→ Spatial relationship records
::::::

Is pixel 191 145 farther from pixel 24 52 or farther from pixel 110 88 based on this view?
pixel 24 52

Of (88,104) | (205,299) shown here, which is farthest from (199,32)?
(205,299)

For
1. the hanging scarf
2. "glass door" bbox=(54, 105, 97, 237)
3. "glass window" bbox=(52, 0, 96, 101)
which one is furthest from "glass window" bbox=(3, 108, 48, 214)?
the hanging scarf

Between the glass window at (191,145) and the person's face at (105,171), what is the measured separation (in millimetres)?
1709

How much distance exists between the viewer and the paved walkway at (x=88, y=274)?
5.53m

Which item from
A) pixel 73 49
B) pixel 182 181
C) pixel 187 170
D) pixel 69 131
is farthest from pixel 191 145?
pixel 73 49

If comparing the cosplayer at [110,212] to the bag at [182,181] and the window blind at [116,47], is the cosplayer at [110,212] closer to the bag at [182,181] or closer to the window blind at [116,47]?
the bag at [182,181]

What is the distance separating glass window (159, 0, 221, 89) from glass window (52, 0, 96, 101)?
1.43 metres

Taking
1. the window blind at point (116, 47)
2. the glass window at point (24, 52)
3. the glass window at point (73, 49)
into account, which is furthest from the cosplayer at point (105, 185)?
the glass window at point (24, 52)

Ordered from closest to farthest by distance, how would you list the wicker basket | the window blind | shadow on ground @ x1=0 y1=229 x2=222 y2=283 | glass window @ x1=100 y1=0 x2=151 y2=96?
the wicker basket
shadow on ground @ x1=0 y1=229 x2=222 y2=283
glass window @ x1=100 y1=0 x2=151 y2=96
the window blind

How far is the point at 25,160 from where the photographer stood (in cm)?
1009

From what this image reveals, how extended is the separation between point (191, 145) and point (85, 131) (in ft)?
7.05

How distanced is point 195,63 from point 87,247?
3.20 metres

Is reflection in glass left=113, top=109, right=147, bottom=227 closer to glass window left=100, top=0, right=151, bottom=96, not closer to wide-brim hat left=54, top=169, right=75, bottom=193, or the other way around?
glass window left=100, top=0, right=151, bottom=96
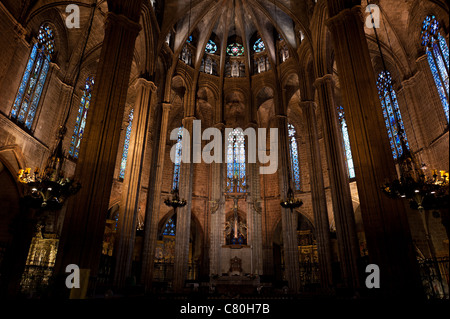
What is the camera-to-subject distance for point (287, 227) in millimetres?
16984

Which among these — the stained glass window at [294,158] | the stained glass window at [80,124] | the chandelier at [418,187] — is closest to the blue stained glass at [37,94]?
the stained glass window at [80,124]

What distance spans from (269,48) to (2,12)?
15914mm

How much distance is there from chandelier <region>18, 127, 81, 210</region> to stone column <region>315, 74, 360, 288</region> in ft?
35.7

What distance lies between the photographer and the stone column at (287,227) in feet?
52.3

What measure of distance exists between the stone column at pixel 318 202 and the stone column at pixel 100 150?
10.8 meters

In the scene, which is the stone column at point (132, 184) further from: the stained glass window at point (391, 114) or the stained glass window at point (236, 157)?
the stained glass window at point (391, 114)

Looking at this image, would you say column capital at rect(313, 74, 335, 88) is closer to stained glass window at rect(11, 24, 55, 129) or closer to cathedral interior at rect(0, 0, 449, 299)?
cathedral interior at rect(0, 0, 449, 299)

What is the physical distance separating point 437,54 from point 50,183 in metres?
18.6

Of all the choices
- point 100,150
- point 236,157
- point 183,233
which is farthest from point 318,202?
point 100,150

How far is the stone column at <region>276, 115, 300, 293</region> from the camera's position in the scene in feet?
52.3

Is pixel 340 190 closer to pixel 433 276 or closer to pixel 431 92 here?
pixel 433 276
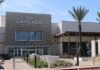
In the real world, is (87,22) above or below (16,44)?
above

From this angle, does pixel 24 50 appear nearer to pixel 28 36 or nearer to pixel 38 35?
pixel 28 36

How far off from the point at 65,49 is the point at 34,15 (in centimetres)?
1071

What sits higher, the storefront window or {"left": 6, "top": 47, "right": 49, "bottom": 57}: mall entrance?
the storefront window

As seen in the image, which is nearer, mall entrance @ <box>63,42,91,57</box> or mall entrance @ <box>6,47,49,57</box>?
mall entrance @ <box>6,47,49,57</box>

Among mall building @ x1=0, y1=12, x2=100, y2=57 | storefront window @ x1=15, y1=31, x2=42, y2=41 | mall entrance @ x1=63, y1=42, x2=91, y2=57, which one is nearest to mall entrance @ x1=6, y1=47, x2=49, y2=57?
mall building @ x1=0, y1=12, x2=100, y2=57

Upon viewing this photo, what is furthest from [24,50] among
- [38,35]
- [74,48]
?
[74,48]

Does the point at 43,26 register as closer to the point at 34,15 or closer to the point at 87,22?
the point at 34,15

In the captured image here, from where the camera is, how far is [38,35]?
7569 centimetres

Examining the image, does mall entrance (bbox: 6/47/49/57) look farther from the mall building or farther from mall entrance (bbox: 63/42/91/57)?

::::::

→ OBJECTIVE
Make an exact copy of the lines above, starting at the line that contains "What is the physical" and running through the final line of the entries. Omit the pictures.

→ EXERCISE RESPONSE
What is the physical distance separating point 437,54 from point 50,183 in metres?
18.6

Of all the choices
- point 100,150
- point 236,157
- point 183,233
which is farthest from point 318,202?
point 100,150

How far is the stone column at <region>276, 115, 300, 293</region> from the camera's position in the scene in feet?
52.3

Is pixel 340 190 closer to pixel 433 276 or closer to pixel 431 92 here?
pixel 433 276
In the real world, is (87,22) above or below (16,44)?
above

From this angle, does pixel 24 50 appear nearer to pixel 28 36 or nearer to pixel 38 35?
pixel 28 36

How far off from the point at 65,49 is the point at 34,15 (in centimetres)?
1071

What sits higher, the storefront window or {"left": 6, "top": 47, "right": 49, "bottom": 57}: mall entrance?
the storefront window

As seen in the image, which is nearer, mall entrance @ <box>63,42,91,57</box> or mall entrance @ <box>6,47,49,57</box>?
mall entrance @ <box>6,47,49,57</box>

Among mall building @ x1=0, y1=12, x2=100, y2=57 | storefront window @ x1=15, y1=31, x2=42, y2=41 | mall entrance @ x1=63, y1=42, x2=91, y2=57, which one is nearest to mall entrance @ x1=6, y1=47, x2=49, y2=57?
mall building @ x1=0, y1=12, x2=100, y2=57

Upon viewing this photo, what is furthest from [24,50] among
- [38,35]
- [74,48]
?
[74,48]

Does the point at 43,26 register as closer to the point at 34,15 or closer to the point at 87,22?
the point at 34,15

In the captured image here, from where the camera is, how far is [38,35]?
7569 centimetres

Examining the image, does mall entrance (bbox: 6/47/49/57) look farther from the mall building or farther from mall entrance (bbox: 63/42/91/57)?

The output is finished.